▸ PAGE TEXT
━━━━━━━━━━━━━━━━━━━━━━━━━━━━━━
[CFL] Store luma as prediction for chroma

Stores the reconstructed luma pixels for each transform block inside a
prediction block. Rectangular transform blocks are supported.

As for RDO, after all the modes have been tested for luma, an extra
encoding is perform in order to store the reconstructed pixel values of
the best mode. These values are then used for RDO on the chromatic
planes.

Change-Id: I354d9827e32fd41065f1b2ce02832d943a6fa156
diff --git a/av1/common/blockd.h b/av1/common/blockd.h
index f0c30e3..fc1958b 100644
--- a/av1/common/blockd.h
+++ b/av1/common/blockd.h
@@ -531,6 +531,12 @@
 
 #if CONFIG_CFL
 typedef struct {
+  // Pixel buffer containing the luma pixels used as prediction for chroma
+  uint8_t y_pix[MAX_SB_SQUARE];
+
+  // Height and width of the luma prediction block currently in the pixel buffer
+  int y_height, y_width;
+
   // CfL Performs its own block level DC_PRED for each chromatic plane
   int dc_pred[CFL_PRED_PLANES];
 } CFL_CTX;
diff --git a/av1/common/cfl.c b/av1/common/cfl.c
index 466349e..53e117e 100644
--- a/av1/common/cfl.c
+++ b/av1/common/cfl.c
@@ -84,3 +84,36 @@
     dst += dst_stride;
   }
 }
+
+void cfl_store(CFL_CTX *cfl, const uint8_t *input, int input_stride, int row,
+               int col, TX_SIZE tx_size) {
+  const int tx_width = tx_size_wide[tx_size];
+  const int tx_height = tx_size_high[tx_size];
+  const int tx_off_log2 = tx_size_wide_log2[0];
+
+  // Store the input into the CfL pixel buffer
+  uint8_t *y_pix = &cfl->y_pix[(row * MAX_SB_SIZE + col) << tx_off_log2];
+
+  // Check that we remain inside the pixel buffer.
+  assert(MAX_SB_SIZE * (row + tx_height - 1) + col + tx_width - 1 <
+         MAX_SB_SQUARE);
+
+  for (int j = 0; j < tx_height; j++) {
+    for (int i = 0; i < tx_width; i++) {
+      y_pix[i] = input[i];
+    }
+    y_pix += MAX_SB_SIZE;
+    input += input_stride;
+  }
+
+  // Store the surface of the pixel buffer that was written to, this way we
+  // can manage chroma overrun (e.g. when the chroma surfaces goes beyond the
+  // frame boundary)
━━━━━━━━━━━━━━━━━━━━━━━━━━━━━━
▸ SUPPLIED DATA

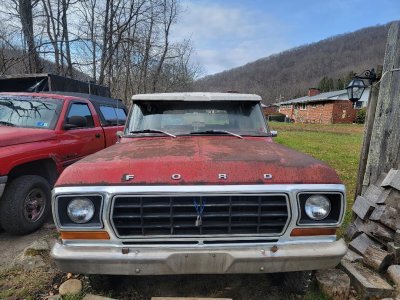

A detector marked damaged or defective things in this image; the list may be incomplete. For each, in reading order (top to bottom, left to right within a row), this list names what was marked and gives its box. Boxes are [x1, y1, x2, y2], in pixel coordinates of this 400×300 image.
━━━━━━━━━━━━━━━━━━━━━━━━━━━━━━
▸ TASK INSTRUCTIONS
**a)** Summarize the CfL patch in two sentences.
**b)** Reproduce the stretch of the CfL patch from "[CFL] Store luma" through "blocks are supported.".

▸ EXPECTED ANSWERS
**a)** The CfL patch stores the reconstructed luma pixels for each transform block inside a prediction block, and rectangular transform blocks are supported. For RDO, after all modes have been tested for luma, an extra encoding stores the reconstructed pixel values of the best mode, and those values are then used for RDO on the chromatic planes.

**b)**
[CFL] Store luma as prediction for chroma

Stores the reconstructed luma pixels for each transform block inside a
prediction block. Rectangular transform blocks are supported.